Artificial Intelligence algorithms to predict the behavior
"Within the broad field of AI, in this work we apply machine learning, which is a term that gathers all sort of algorithms which confer machines (i.e. computers) the ability to learn from a given set of data, yet not necessarily to take autonomous decisions. Here, we exploit the more statistical vision of AI to draw predictive models from our large experimental datasets" explains Xabier Rodríguez- Martínez, ICMAB researcher and first author of the study.
Artificial intelligence algorithms in the field of materials science are mainly used to look for behavior patterns and to further develop predictive models of the behavior of a family of materials for a given application. To do so, an algorithm is first trained by exposing it to real data to generate a model algorithm. The model is then validated with other data points not used to create the model, but from the same category of materials. Once validated, the algorithm is applied to predict the behavior of other similar materials that are not part of the training nor validating set.
In this specific study, AI algorithms are trained with thousands of points obtained with the high throughput method to evaluate and predict the different factors that determine the efficiency of an organic solar cell. "The use of AI algorithms was particularly challenging in this case," explains Roger Guimerà, ICREA professor and researcher from URV's Department of Chemical Engineering and co-author of the study, "Because [of] the volume and complexity of the data, and because the ultimate goal is to extrapolate to new materials that have never been tested."
Achievements and future challenges
This work represents two great achievements. On the one hand, developing AI models that predict how efficiency depends on many of the organic solar cell parameters. The degree of prediction is very high even for materials that have not been used in the training set.

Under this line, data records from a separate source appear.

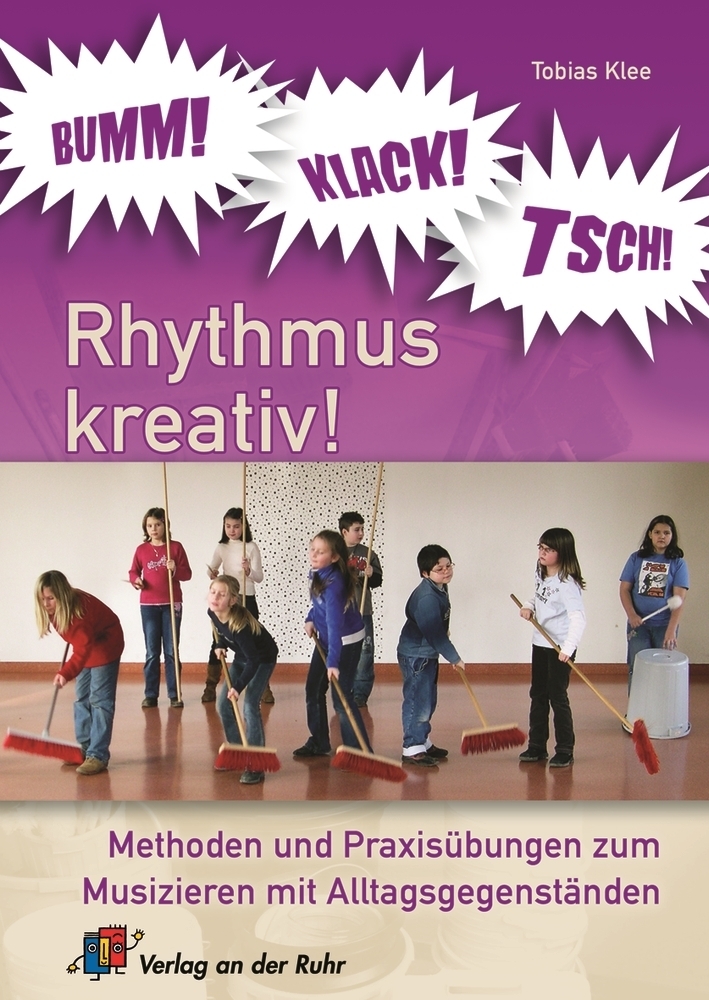 Cover: 9783834604910 | Bumm! Klack! Tsch! - Rhythmus kreativ! | Tobias Klee | Taschenbuch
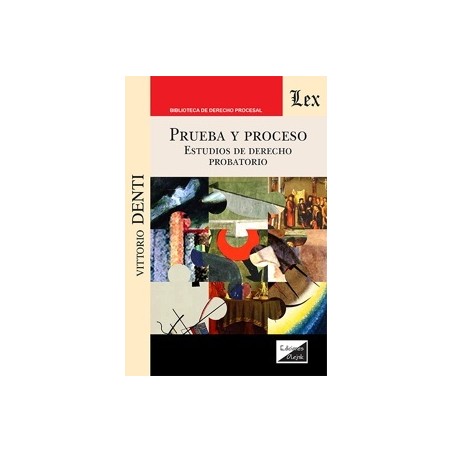 Prueba y proceso 'Estudios de Derecho probatorio'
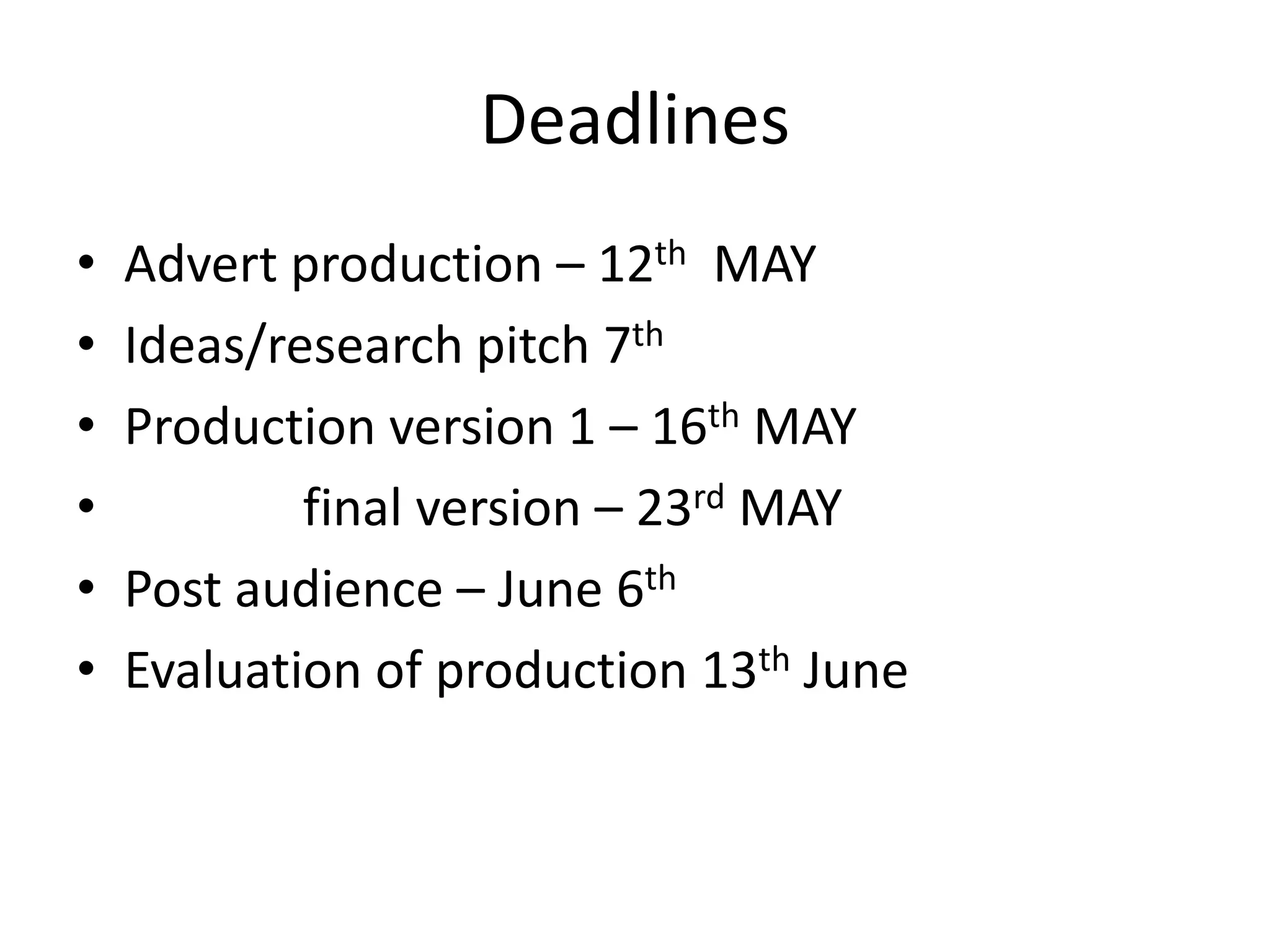 Deadlines
•
•
•
•
•
•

"The second important point is that thanks to AI, we have determined which are the physical parameters that affect to a greater extent this behavior," says Campoy-Quiles. "In particular, we have seen that the most critical parameters that determine the optimum composition are the electronic gap of each material, as well as how balanced the charge transport is in each one."
Researchers believe that the results and the methodology developed in this study are very important to guide theoretical researchers as to what to take into account when developing future analytical models that attempt to determine the efficiency of a given system.
"Our next challenge is to understand much more complex systems. The more complex the system, the more useful AI can be," concludes Campoy-Quiles.